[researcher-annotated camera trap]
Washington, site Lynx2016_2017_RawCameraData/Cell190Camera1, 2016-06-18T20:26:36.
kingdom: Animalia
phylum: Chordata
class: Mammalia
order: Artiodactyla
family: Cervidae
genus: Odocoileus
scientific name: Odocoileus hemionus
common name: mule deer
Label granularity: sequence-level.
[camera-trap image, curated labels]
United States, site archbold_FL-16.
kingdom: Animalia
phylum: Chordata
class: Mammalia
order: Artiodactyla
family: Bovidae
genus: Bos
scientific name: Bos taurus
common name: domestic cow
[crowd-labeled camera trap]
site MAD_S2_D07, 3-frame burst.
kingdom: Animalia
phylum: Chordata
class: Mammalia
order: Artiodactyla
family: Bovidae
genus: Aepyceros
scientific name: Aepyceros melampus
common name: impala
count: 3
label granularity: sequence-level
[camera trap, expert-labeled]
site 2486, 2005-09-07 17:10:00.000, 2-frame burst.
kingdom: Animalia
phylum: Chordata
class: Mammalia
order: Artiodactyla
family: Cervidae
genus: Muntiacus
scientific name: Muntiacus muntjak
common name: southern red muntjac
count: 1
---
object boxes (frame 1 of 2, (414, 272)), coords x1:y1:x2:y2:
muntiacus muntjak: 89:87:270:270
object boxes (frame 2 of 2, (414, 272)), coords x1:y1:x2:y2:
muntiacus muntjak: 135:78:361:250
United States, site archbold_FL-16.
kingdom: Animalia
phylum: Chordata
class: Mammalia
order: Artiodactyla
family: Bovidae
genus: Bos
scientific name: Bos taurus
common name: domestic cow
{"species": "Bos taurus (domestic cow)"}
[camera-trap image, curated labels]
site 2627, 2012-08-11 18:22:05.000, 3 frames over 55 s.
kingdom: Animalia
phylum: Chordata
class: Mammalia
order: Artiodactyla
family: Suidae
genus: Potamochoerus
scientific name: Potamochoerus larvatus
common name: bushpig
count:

_ _ _ _ _ _ _

Your task:
Copy out every line from the material above where the string "common" turns up.

Task output:
common name: mule deer
common name: domestic cow
common name: impala
common name: southern red muntjac
common name: domestic cow
common name: bushpig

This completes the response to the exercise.